What is needed
Set down, word for word, the part of the stone tool article below starting at "They look like" and ending at "in northwest Kenya.".

Stone tool discovery suggests very first humans were inventors

They look like simple stones, but they were state of the art tools millions of years ago, made with great skill and precison

The very first humans millions of years ago may have been inventors, according to a discovery in northwest Kenya.

Researchers have found that the primitive humans who lived 2.75 million years ago at an archaeological site called Namorotukunan used stone tools continuously for 300,000 years.

Evidence previously suggested that early human tool use was sporadic: randomly developed and quickly forgotten.

The Namorotukunan find is the first to show that the technology was passed down through thousands of generations.

According to Prof David Braun, of George Washington University, in Washington DC, who led the research, this find, published in the journal Nature Communications, provides incredibly strong evidence for a radical shake-up in our understanding of human evolution.

"We thought that tool use could have been a flash in the pan and then disappeared. When we see 300,000 years of the same thing, that's just not possible," he said.

"This is a long continuity of behaviour. That tool use in (humans and human ancestors) is probably much earlier and more continuous than we thought it was."

The stone tools were so sharp that the researchers could cut their fingers on some of them

Archaeologists spent ten years at Namorotukunan uncovering 1,300 sharp flakes, hammerstones, and stone cores, each made by carefully striking rocks gathered from riverbeds. These are made using a technology known as Oldowan and is the first widespread stone tool-making method.

Data section
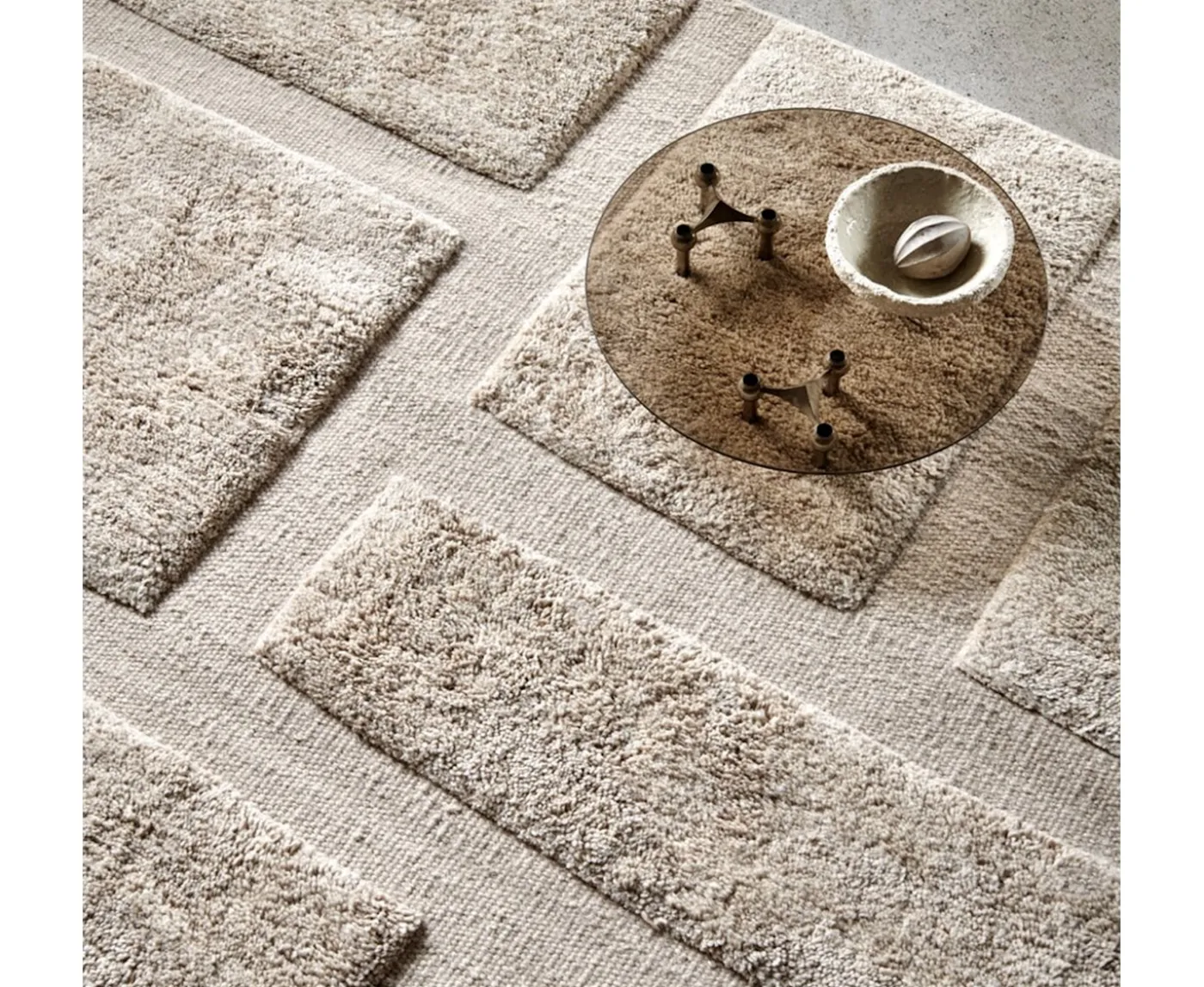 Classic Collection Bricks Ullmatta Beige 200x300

Reply to the task
They look like simple stones, but they were state of the art tools millions of years ago, made with great skill and precison

The very first humans millions of years ago may have been inventors, according to a discovery in northwest Kenya.